Escape from Japan (1964)

22 07 2008

I wasn’t prepared for what is essentially, an outright “gangster” movie. This plays out more like a Seijun Suzuki film than anything else I’ve seen from Yoshida or any other J-new wave director. Then again, even Suzuki was a bit more emotionally reserved of a director than Yoshida was here. What starts out like an update of Good-for-Nothing turns into an extremely woeful action film that then proceeds to indulge in some “runaway lovers” elements. Needless to say, the whole thing is a bit of a mess and not very reflective of Yoshida’s potential. It is still enjoyable to watch, if only as a technical exercise, but even then it is fairly unremarkable.

A group of crime-ridden young adults devise a plan to rob the Turkish bath that one of their friends works at. The plan, as one can predict, does not go as the group plans it and they begin to sort through all the problems. Eventually, two of the people involved in the heist, Yasue and Tatsuo form a romantic bond. The lovers on the run then set forth their plan to “escape from Japan” to the freedom of America, which they’ve greatly idealized.

There are a few positive traits here, aside from Yoshida’s expected technical excellence. Perhaps the single most interesting aspect of the narrative is the fact that the protagonist turns out to be the slightly annoying and extremely stupid (seemingly) comic-relief guy. A clever and daring choice on Yoshida’s part, but probably the only remotely subversive aspect of an otherwise pulpy narrative. The whole post-heist sequence in the gang’s “hideout” has a lot of potential, despite unavoidable shades of Reservoir Dogs, but eventually comes out as being far too dramatic.

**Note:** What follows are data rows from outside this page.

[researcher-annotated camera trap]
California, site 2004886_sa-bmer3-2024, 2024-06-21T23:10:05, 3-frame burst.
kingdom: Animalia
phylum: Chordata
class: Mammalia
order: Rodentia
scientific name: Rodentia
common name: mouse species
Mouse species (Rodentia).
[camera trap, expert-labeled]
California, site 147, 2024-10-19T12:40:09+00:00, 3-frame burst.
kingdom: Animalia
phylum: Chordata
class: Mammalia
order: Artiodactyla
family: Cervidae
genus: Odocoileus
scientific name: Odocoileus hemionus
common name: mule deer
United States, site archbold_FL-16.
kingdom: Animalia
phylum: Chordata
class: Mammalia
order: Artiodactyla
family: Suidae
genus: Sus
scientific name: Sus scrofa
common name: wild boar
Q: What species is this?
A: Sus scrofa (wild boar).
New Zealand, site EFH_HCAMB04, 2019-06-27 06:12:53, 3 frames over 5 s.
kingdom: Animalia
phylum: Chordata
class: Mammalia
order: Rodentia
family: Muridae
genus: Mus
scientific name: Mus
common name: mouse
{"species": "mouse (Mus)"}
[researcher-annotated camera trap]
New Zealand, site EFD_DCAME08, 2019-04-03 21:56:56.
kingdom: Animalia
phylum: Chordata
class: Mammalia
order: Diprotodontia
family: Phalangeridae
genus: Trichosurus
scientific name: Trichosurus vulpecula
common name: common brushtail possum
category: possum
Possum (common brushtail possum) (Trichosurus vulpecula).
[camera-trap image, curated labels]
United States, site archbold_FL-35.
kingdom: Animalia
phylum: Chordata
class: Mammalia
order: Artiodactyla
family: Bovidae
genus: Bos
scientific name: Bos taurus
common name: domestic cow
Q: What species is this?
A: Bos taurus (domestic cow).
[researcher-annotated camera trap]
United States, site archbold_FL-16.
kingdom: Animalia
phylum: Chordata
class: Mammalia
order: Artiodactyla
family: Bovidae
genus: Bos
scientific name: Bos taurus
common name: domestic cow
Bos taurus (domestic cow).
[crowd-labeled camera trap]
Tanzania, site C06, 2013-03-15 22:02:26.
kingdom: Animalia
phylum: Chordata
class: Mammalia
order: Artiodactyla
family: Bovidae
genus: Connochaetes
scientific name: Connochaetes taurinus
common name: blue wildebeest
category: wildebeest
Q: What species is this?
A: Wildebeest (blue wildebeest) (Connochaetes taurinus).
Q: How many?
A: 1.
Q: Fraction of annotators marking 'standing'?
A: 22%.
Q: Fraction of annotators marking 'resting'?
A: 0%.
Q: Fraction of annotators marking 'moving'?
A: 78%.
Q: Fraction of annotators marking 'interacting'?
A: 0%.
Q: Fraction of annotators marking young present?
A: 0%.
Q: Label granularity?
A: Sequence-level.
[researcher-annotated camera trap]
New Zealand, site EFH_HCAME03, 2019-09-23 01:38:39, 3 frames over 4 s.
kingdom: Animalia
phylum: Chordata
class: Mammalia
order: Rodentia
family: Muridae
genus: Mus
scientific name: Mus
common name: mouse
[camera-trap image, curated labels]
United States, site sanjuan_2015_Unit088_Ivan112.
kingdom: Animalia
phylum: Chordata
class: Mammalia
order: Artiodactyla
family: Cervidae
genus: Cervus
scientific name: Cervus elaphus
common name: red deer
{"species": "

There’s literally, a sequence here in which every character seems to screaming, which is not only extremely annoying, it also doesn’t make any sense. Yasue is being rapped, her screams are understandable, but everybody else? Did they forget that they’re hiding from the police? Wouldn’t yelling be the single most unwise thing to do? It’s a bad enough that the film never really amounts to anything more than just a well-executed action movie, but it is even worse when there’s MST3K-worthy gaps in logic like the one I mentioned above. Not a terrible movie, I guess, but it is bizarre and upsetting to think that this the same guy who was capable of making a film as great as The Affair.